## Description of the task
What happens next in the account of the Alewine family's Riverside Drive property in Parker? Continue that account from where it stops.

## Document section
+---+
Over the following months, all 11 city lots, zoned for commercial and industrial use, were razed to the ground. After the Alewines lost the buildings, they had decided to sell it all. The property represented one of the few undeveloped lots along that stretch of Riverside Drive. The family had reportedly turned down many offers to sell over the years, and the old store with the vintage furniture inside had stretched the imaginations of many people passing by.

“A proposal to choose Parker for a new commercial development is pending the approval of Town residents. “

Town of Parker Council decided to buy the property from the Alewine family for economic development, giving the Town some control over what happened to it. After all, it’s right on Parker’s main thoroughfare, and if the Town could curate the sale to the right developer, it could be a great thing for the area.
+---+
## Records
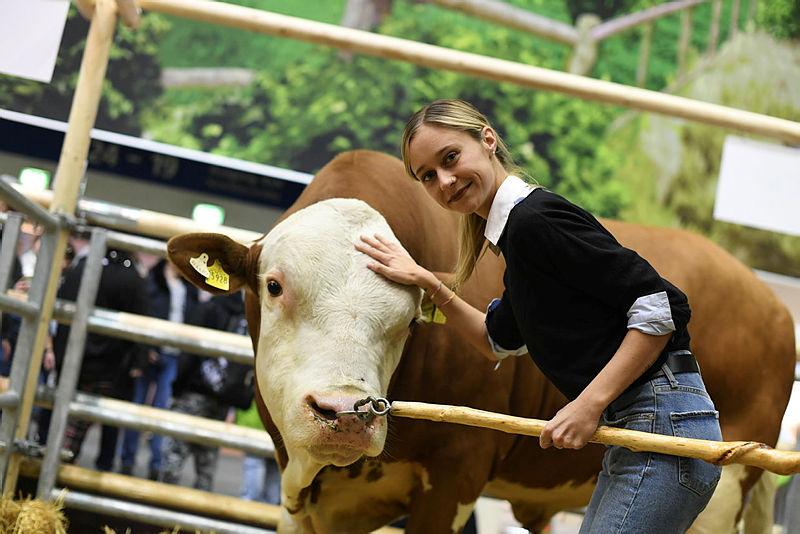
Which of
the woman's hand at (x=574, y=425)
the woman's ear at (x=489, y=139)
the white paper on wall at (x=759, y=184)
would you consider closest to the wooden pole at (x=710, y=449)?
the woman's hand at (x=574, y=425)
+---+
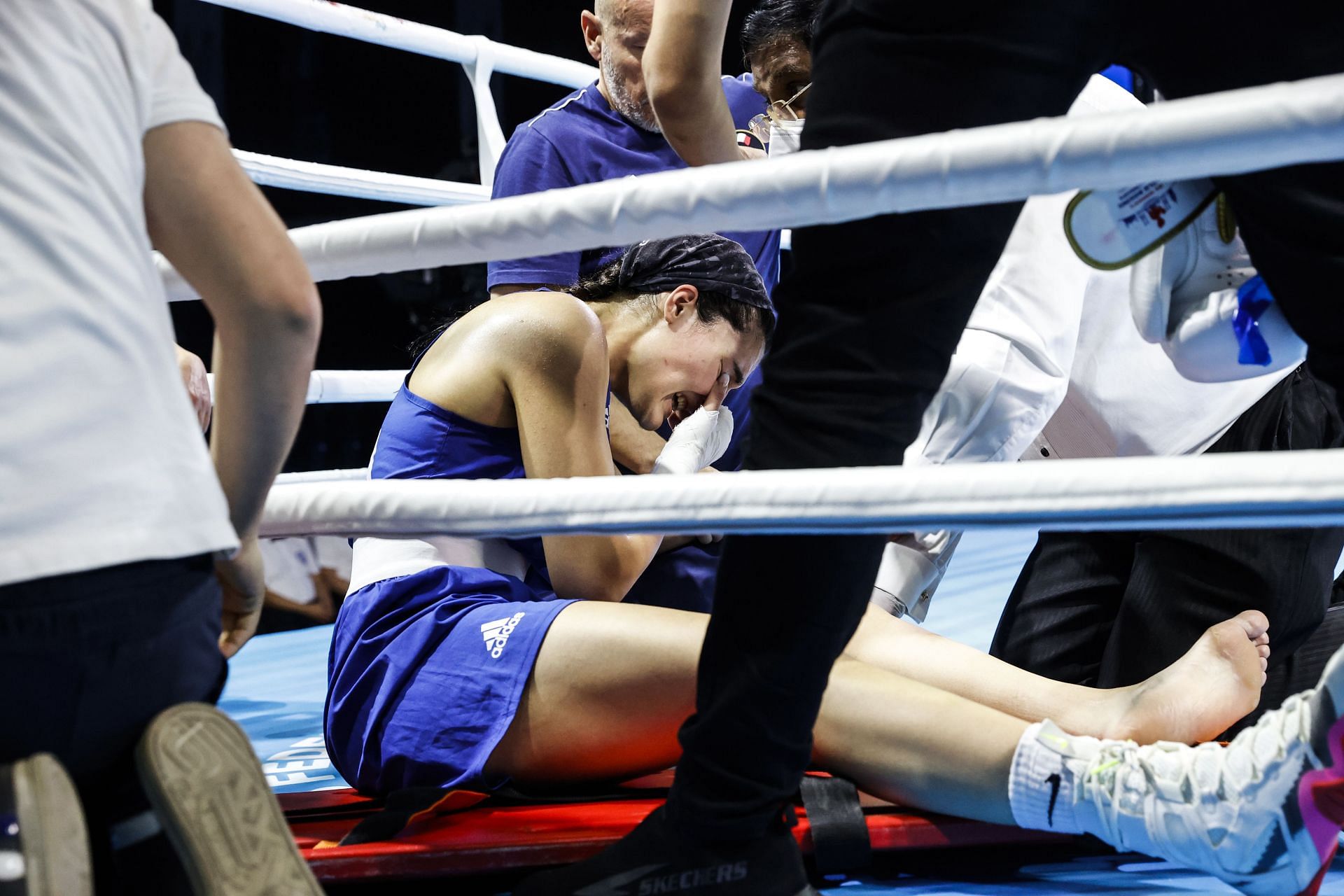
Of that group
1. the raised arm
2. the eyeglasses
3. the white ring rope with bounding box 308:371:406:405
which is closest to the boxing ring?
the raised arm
+---+
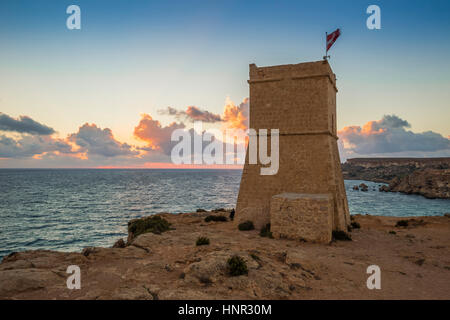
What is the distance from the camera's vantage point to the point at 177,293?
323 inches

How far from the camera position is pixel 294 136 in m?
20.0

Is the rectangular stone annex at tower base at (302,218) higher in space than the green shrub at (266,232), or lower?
+---+
## Response for this exercise
And that’s exactly what the Town Council says is now happening: A proposal to choose Parker for a new commercial development is pending the approval of Town residents. In an odd twist, Arizona state law says that the Town of Parker can buy a piece of property like this, but not sell it without going to a vote (if it’s worth over $500,000; see ARS. 9-403).

So, on May 20th, Town residents are being asked to vote in approval of the sale. There’s only one thing: they can’t tell you who’s buying the property. Really. This strange circumstance arises because of the competitive nature of economic development. For a big developer to choose Parker to bring their vision to fruition, they assume a lot of expenses, including escalating franchise fees, development costs and much else. Yet other cities want the same developments for their communities and are actively competing to take them. So developers typically enter into non-disclosure agreements with sellers like the Town of Parker, binding on both sides until a deal is complete, so that it protects the investment the developer is willing to make.

“The project is a home run for all concerned.”

Mayor Dan Beaver thinks residents will be proud of the development once they know what it is. “The project is a home run for all concerned,” he said. “It will change the face of Parker forever and will provide economic growth for generations to come.”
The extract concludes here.